SOURCE EXCERPT:
________________

# Alternatives to seiryu stones



## Colorful

Anyone know any good alternatives to seiryu stones? I have seiryu stones in my empty 10 gal tank, and it raises the ph to 9.0 . So, now I'm looking for some inert stones that look similar to seiryu stones. Anyone have any? :help:


----------



## cookymonster760

big lava rocks they can be intricate like seiryu and the plus is they are inert


----------



## Colorful

cookymonster760 said:


> big lava rocks they can be intricate like seiryu and the plus is they are inert


Are they available at home depots or lowest? Or would i have to check my local landscaping supply store?


----------



## shrimpNewbie

It raised your ph to 9?


----------



## shrimpNewbie

Is your water liquid rock to begin with?


----------



## Seattle_Aquarist

Hi shrimpNewbie,

From what I understand the true Seiryu Stones from the Seiryu region of Japan have not been exported for years. The vast majority of the 'Seiryu Stones' we see being sold on the forums today are actually 'Ying Stones' from the SE area of China. Ying stone is limestone with calcite deposits similar to the 'lace rock' limestone we see from Texas. Of course limestone will increase the hardness and PH of my water, especially if I neglect my water changes.

Ying Stone









Ying Stone if 45 gallon (tall)


----------



## FenderOffset238

I find it easier to just go to my local streams and collect interesting rocks of choice. I just match them according to type. Plus all the stones are from the same region so I find it easier to get that "natural look." Plus its nice to take a walk by water sources, great place for tank inspiration!

I just throw um in a bucket for a few days and make sure they dont alter parameters. As well as give um' a good boil.

-John


----------



## Colorful

shrimpNewbie said:


> Is your water liquid rock to begin with?


The ph of my tap water is 8.0, but usually I just use 75% RO water, and 25% tap water for water changes.



FenderOffset238 said:


> I find it easier to just go to my local streams and collect interesting rocks of choice. I just match them according to type. Plus all the stones are from the same region so I find it easier to get that "natural look." Plus its nice to take a walk by water sources, great place for tank inspiration!

________________

ENTRIES SUPPLIED:
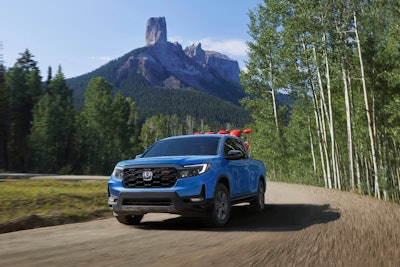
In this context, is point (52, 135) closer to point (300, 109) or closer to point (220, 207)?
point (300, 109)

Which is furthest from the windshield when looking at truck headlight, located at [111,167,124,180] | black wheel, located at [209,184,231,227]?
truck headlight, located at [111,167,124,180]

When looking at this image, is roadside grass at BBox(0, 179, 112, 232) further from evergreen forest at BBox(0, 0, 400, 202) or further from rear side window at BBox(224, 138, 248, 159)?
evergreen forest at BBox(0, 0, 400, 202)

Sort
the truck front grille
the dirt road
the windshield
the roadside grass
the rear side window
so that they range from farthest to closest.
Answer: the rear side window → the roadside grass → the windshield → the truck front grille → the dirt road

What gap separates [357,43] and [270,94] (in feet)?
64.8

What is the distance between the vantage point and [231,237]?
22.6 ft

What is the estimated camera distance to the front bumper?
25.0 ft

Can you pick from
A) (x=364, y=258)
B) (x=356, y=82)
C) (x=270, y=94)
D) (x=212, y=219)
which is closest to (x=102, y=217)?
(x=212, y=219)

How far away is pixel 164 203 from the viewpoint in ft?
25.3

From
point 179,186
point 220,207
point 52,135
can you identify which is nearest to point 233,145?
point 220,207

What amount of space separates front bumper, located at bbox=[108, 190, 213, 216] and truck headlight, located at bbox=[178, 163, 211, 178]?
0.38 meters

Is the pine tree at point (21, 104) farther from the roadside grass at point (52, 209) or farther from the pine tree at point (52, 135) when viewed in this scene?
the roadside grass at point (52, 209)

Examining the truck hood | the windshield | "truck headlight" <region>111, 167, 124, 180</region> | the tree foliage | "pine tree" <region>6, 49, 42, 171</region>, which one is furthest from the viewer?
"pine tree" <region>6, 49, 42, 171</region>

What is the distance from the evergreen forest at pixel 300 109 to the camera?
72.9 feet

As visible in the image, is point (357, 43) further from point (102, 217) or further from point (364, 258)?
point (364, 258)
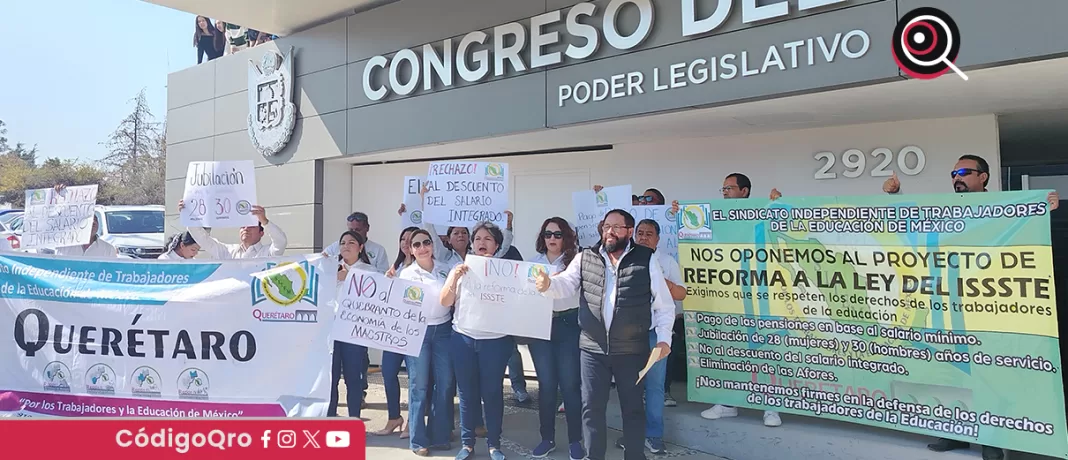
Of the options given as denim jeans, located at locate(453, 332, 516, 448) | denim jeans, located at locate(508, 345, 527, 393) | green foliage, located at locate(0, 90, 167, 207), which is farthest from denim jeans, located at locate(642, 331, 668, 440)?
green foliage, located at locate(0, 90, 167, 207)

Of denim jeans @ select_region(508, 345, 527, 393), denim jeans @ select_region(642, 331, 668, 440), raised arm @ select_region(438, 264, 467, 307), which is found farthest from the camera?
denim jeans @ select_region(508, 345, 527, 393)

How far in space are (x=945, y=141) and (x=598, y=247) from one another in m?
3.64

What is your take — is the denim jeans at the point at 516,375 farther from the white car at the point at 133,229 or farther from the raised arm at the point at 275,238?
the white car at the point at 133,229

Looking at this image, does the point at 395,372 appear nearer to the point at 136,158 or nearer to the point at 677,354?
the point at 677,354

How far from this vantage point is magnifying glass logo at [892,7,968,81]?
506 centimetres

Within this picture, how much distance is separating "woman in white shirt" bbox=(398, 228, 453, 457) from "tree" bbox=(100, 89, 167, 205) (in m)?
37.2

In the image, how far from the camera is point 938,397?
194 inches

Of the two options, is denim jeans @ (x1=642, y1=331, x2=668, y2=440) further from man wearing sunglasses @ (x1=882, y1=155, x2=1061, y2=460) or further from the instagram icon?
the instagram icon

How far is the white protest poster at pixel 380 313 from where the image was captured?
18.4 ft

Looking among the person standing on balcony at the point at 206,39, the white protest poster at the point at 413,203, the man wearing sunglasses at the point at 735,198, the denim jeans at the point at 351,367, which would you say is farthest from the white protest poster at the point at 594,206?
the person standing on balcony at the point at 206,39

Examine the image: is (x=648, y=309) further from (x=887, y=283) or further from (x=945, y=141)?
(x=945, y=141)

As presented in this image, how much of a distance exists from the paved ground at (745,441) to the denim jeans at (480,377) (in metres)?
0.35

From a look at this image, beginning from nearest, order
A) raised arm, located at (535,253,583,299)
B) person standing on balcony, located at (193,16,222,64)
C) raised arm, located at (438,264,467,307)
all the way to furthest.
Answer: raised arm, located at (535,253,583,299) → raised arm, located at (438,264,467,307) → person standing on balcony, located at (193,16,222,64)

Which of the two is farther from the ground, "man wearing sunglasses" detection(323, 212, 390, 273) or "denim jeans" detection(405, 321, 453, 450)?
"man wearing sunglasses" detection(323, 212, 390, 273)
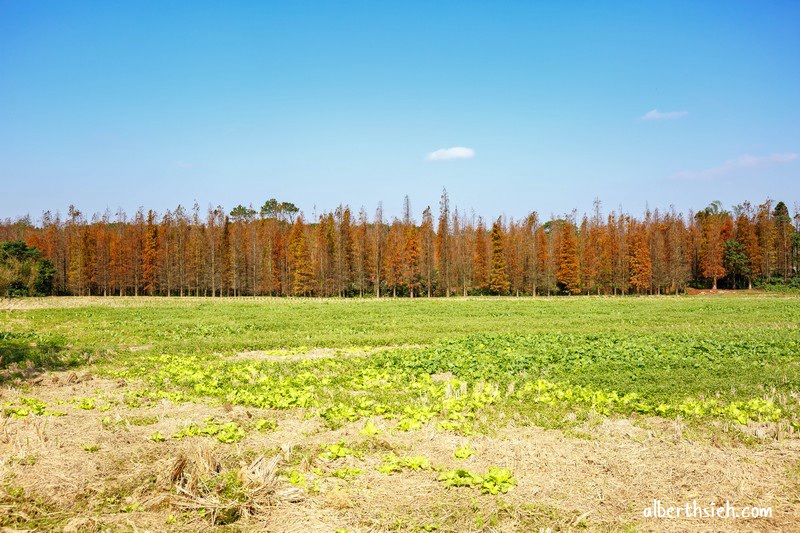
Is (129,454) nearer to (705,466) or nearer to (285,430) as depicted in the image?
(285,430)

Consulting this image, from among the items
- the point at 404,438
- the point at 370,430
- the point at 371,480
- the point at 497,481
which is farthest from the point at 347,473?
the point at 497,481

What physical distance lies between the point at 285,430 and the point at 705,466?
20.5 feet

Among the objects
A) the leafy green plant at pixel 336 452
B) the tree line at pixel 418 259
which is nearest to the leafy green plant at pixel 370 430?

________________

TASK OBJECTIVE: In the forum thread on alternatives to seiryu stones, condense the paragraph beginning "From what I understand the true Seiryu Stones" into a short bulleted list that keeps its main facts.

FINISHED EXERCISE:
- True Seiryu Stones from Japan's Seiryu region have reportedly not been exported for years.
- Most "Seiryu Stones" sold on the forums today are actually Ying Stones from southeastern China.
- Ying stone is limestone with calcite deposits, similar to Texas "lace rock" limestone.
- Limestone increases water hardness and pH, especially when water changes are neglected.